The Hannibal Directive asserts that in addition to firing at the abductors, soldiers can fire at junctions, roads, highways and other pathways opponents may take a kidnapped soldier through, reports Al Jazeera. 

Israel last invoked it in 2014 during the war on Gaza, according to leaked military audio recordings, though the army denied it had used the doctrine.
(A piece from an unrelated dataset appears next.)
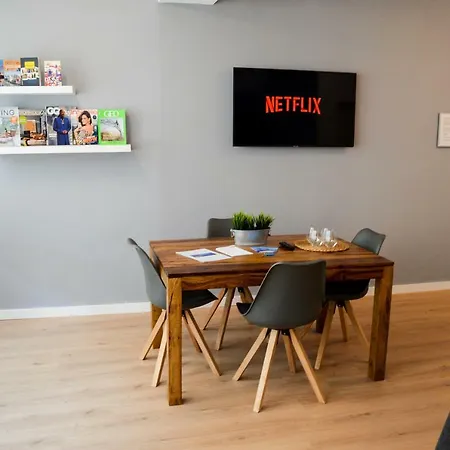 Centerapartments Tonhallenstrasse מלון דירות 4*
Dozens of Palestinians were killed in the Israeli bombardment that followed, sparking accusations of war crimes against the Israeli army. 

The Al Jazeera report further adds that analysts now believe the Hannibal Directive was used on 7 October. 

Anadolu Ajansi also pointed to an interview with the daily Haaretz in which Lt Col Nof Erez drew attention to the possibility that Israeli forces responding to Hamas' attack might have implemented the directive.

A 2014 New Yorker article "Hadar Goldin and the Hannibal Directive" explained Israel's track record of using the directive and "military ethos" which "means that Israel sanctifies the lives of its soldiers so much, and would be willing to pay such an exorbitant price for their release, that it will do everything in its power to prevent such a scenario — including putting those same soldiers' lives at risk (not to mention wreaking havoc on the surrounding population)."

The directive essentially signals "to the military that a dead soldier is preferable to a captive one, while at the same time signalling to the Israeli public that no cost will be spared to secure a captured soldier's release."

The intent is not to oversimplify, but to understand the mind mechanics that would lead Israeli military personnel to fire upon its own soldiers to escape captivity. If there is a long-standing rhetoric that "a dead soldier is better than a captive one," are we to understand the same can be implemented in relation to Israeli civilians?